# TASKS TO CARRY OUT
1. Sum up the text on Staropramen in two sentences.
2. Answer these questions from the text on Staropramen:
(a) Which Czech beer is named as the more well known one in the U.S.?
(b) According to the text, why does Urquell fall a hair short by itself?
(c) What could Staropramen's much stronger finish put to shame?
3. Reproduce word for word the part of the text on Staropramen between "McSorleys-light-and-dark" and "gymnasts to shame.", inclusive.

# STUDY TEXT
☆ ☆ ☆

McSorleys-light-and-dark

Staropramen

While Pilsner Urquell is the more well known Czech beer in the U.S., and rightly so, it’s pretty special, its Czech brother Staropramen might just be even better. Not just because one is a pilsner and the other lager. And not just because it’s harder to come by, and therefore more elusive and special- because it stands as well on its own as it does with food. Urquell, while terrific in both respects as well, falls a hair short by itself, because it’s so much lighter, which makes for an ideal meal companion, and drinkability, but on its own the flavor is not so impressionable that it would ever have you savoring the aftertaste. Whereas Staropramen is all of that and a bag of yum. Crisp. With a longer, more complex taste. And a much stronger finish that could put most Olympic gymnasts to shame.

 

McSorley’s Dark Ale (pictured)

☆ ☆ ☆

# RECORDED INFORMATION

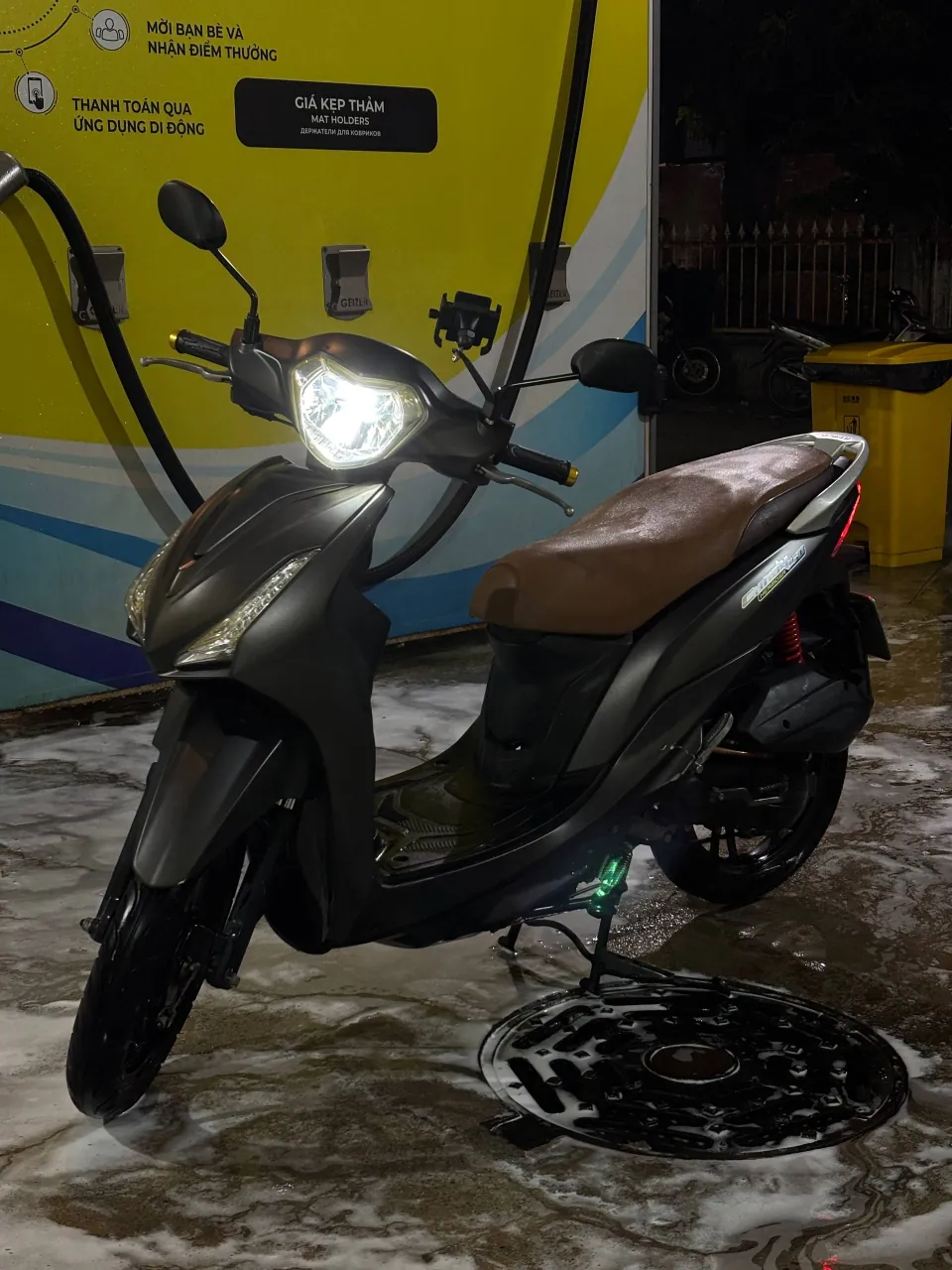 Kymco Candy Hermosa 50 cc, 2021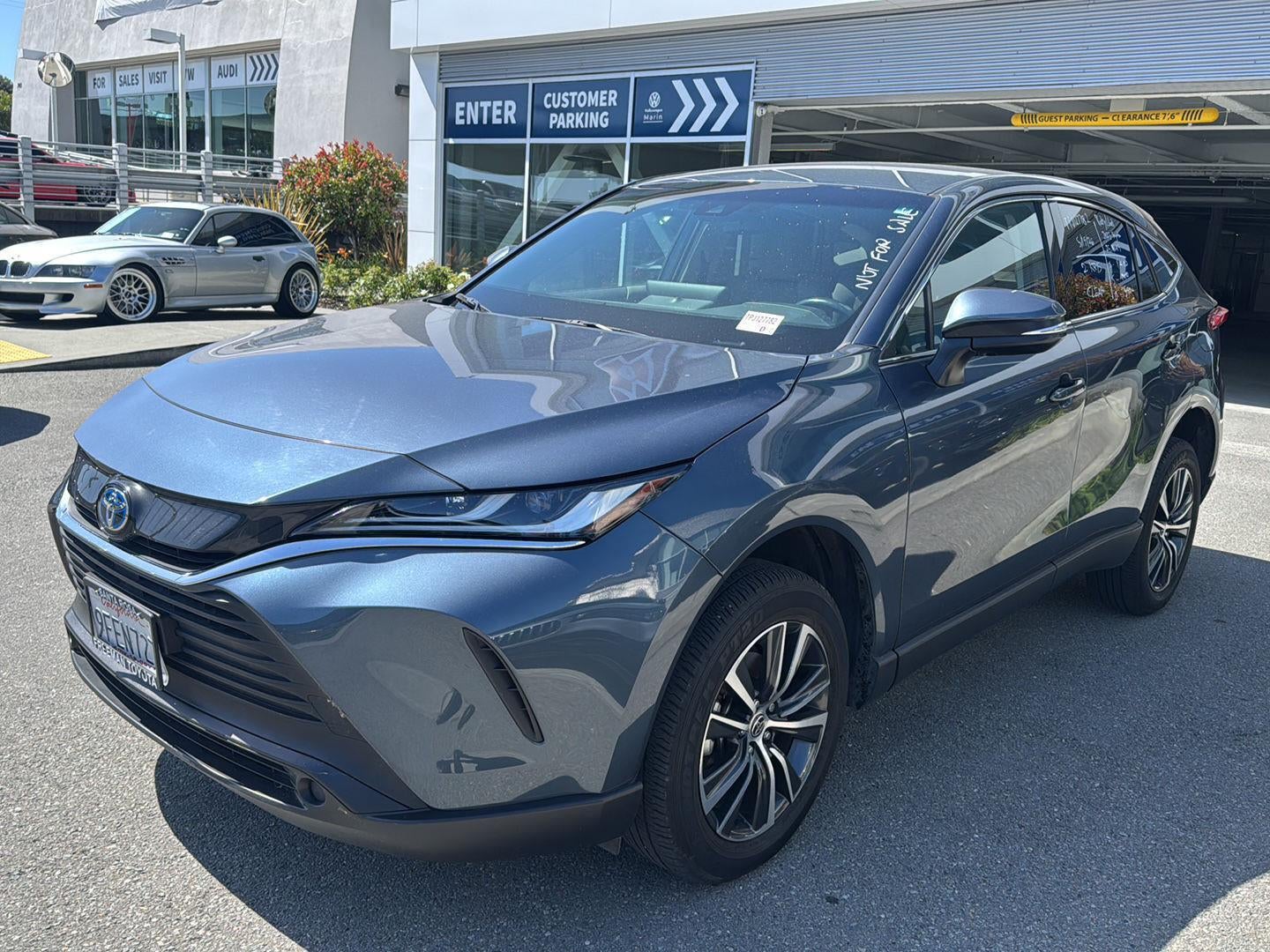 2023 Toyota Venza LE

☆ ☆ ☆

# SOLUTIONS BELOW
1. Staropramen, a Czech beer that is harder to come by in the U.S. than the better-known Pilsner Urquell, might be even better because it stands as well on its own as it does with food. Urquell's lightness makes it an ideal meal companion, but on its own it falls a hair short, whereas Staropramen is crisp, with a longer, more complex taste and a much stronger finish.

2.
(a) Pilsner Urquell.
(b) Because it's so much lighter, so on its own its flavor is not impressive enough to have you savoring the aftertaste.
(c) Most Olympic gymnasts.

3.
McSorleys-light-and-dark

Staropramen

While Pilsner Urquell is the more well known Czech beer in the U.S., and rightly so, it’s pretty special, its Czech brother Staropramen might just be even better. Not just because one is a pilsner and the other lager. And not just because it’s harder to come by, and therefore more elusive and special- because it stands as well on its own as it does with food. Urquell, while terrific in both respects as well, falls a hair short by itself, because it’s so much lighter, which makes for an ideal meal companion, and drinkability, but on its own the flavor is not so impressionable that it would ever have you savoring the aftertaste. Whereas Staropramen is all of that and a bag of yum. Crisp. With a longer, more complex taste. And a much stronger finish that could put most Olympic gymnasts to shame.